Getting late

It is already more than two months since the devastating earthquake struck Nepal. Within these two months, a lot of work has been done. It may not have been enough or perfect but we must accept that things have been done. In comparison to the international INGOs, Nepal Government and Nepali youths have proved to be very effective.

There is no use crying over spilled milk, but the only thing that we can do is learn lessons from it. So now - the huge task of reconstructing our damaged infrastructures has to begin. Donors assembly has already taken place and billions of dollars have been pledged, but the challenge of managing such a mammoth and critical task has just began.

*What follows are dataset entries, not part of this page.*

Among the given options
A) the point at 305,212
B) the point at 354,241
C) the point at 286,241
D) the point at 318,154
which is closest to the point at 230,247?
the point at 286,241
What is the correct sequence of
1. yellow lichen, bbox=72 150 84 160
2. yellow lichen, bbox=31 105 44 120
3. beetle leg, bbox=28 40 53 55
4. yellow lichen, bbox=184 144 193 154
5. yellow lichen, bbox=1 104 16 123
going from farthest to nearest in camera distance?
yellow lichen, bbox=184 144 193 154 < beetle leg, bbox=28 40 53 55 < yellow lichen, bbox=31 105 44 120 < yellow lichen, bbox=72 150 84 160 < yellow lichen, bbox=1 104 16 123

We, Nepalis, may not be living in an ideal society and this makes any task the government initiates very difficult. The threats from goons to officials to receive government relief packages and dishonesty on the part of relief distributing officers serve testimony to our weak and improper societal values. Our nation’s future rests on raising the ethics and morality of the whole society. So how do we help earthquake victims? Should we give them grants for reconstruction or loans? And, how much should we give?

The government is going to provide subsidized loans to rebuild houses for those who have the capacities to pay back the loans. That would mean that the government will alienate those who have no capacity to repay.

Fortunately, there is a silver lining on the edges of all dark clouds. What if the government does not give grants to people—but instead jobs? The government is not broke; the government coffers are teeming with funds from national and international donors. Let us do something creative. Let’s get back to the board rooms and draft the most ambitious projects we can afford—and employ the earthquake victims. You might be thinking—but these people do not have skills. Again, that is an opportunity— the government has funds to train them.

As we start the reconstruction process, there is a huge unmet demand for construction workers. I urge the government to start training programs in every city and village to build houses.

After the earthquake, Nepali youths carried out relief operations unselfishly. Even the political parties have come forward and volunteered aid for the cause for a certain period of time. Why does the government not come with projects so that our youths can contribute to the nation’s development? Why do we waste this precious resource?